Sometimes individuals may disclose to someone in person. In contrast, others may share openly about their experience through an online platform or public opportunity to speak out.
Whether you are a friend, family member, Resident Advisor, professor, or staff member, there are things you can do and say to support an individual who discloses an incident to you. Listening, validating them, and finding information about resources can be a great place to start. It is imperative to respect an individual’s decisions in what help and support they seek and to let them lead the way in coping and healing.

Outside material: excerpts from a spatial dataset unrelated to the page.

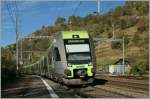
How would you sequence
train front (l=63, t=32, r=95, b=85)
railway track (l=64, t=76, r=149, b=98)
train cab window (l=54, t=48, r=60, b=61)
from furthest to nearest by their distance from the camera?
1. train cab window (l=54, t=48, r=60, b=61)
2. train front (l=63, t=32, r=95, b=85)
3. railway track (l=64, t=76, r=149, b=98)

Mandatory reporting requirement
All UNCSA employees who learn about potential sexual misconduct are required to share that information with the Title IX office. When reported conduct involves suspected abuse or neglect of a minor, the conduct is required to be reported to child protective services(opens in new tab) (opens in new tab).
Support Tips
Disclosing you are a required reporter
We encourage you to remind individuals of your reporting obligations prior to their disclosure. This is not meant to discourage individuals from reporting, but provides them the ability to decide if there is another person who is a confidential resources that they may be more comfortable disclosing to.
Sample Language
“I want you to know I appreciate you coming to me and I am here to support you in any way that I am able. But I want to make sure you know that as a responsible employee, I am required to report concerns of sexual harassment and sexual violence to the Title IX Office.”
“After I report to the Title IX Office, you will receive an email from the Title IX Coordinator with resources and offering to meet with you to discuss additional support or complaint options. It’s up to you to decide if you want to meet with them or not, and moving forward it will be your decision of what you want to do next.”